WordPress sent me a synopsis of my blog’s stats (where are readers coming from, what do they read, etc.) for the year 2011. So, I thought I would look at what posts got the most attention this year. Surprisingly, of the top 12 posts, only one was written this year! Despite having an all-time readership number this year, it appears that older posts get the most attention. I can interpret this in two ways: my writing used to be better (or had more appealing titles? ) or, my writing has staying power.

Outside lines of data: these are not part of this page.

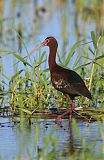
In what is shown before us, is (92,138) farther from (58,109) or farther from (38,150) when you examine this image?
(58,109)

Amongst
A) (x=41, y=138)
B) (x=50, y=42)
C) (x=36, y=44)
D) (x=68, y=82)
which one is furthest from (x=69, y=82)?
(x=36, y=44)

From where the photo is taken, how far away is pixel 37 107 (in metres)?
8.30

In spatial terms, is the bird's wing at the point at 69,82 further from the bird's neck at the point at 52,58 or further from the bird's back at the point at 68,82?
the bird's neck at the point at 52,58

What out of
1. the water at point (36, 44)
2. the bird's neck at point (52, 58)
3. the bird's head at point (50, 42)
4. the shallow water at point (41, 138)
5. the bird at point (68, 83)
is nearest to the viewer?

Hmm. which interpretation is psychologically more appealing to me?

Anyway, here are the 12 top clicked posts in descending order (and their year first posted) of 2011. Each title is a hotlink to the post. [It doesn’t count those posts read through social networks or my homepage. Mostly this counts those posts read by clicking the right hand “top posts” list or by search engine results]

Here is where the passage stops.